-- Start Available data --

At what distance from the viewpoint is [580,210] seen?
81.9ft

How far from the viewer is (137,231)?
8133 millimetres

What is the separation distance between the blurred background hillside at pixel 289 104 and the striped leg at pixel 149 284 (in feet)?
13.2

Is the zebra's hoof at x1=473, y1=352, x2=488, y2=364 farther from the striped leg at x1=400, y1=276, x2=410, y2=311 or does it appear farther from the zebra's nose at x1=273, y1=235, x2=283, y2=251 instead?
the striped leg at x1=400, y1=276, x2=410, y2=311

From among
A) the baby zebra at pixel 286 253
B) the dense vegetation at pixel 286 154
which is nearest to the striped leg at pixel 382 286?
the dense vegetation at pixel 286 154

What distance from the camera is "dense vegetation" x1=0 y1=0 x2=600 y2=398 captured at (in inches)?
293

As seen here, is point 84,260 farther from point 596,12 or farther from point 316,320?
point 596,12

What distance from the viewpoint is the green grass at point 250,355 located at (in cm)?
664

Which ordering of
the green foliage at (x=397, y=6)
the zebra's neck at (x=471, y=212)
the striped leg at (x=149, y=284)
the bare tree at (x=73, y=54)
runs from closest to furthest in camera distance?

-- End Available data --

## Task directions
Starting with the line that contains "What distance from the camera", print each line through the last one in the listing. Include both end lines and add nothing.

## Output of the task
What distance from the camera is "dense vegetation" x1=0 y1=0 x2=600 y2=398 captured at (in inches)?
293

As seen here, is point 84,260 farther from point 596,12 or farther from point 316,320?
point 596,12

What distance from the viewpoint is the green grass at point 250,355 located at (in cm)?
664

Which ordering of
the green foliage at (x=397, y=6)
the zebra's neck at (x=471, y=212)
the striped leg at (x=149, y=284)
the bare tree at (x=73, y=54)
runs from closest to furthest in camera distance?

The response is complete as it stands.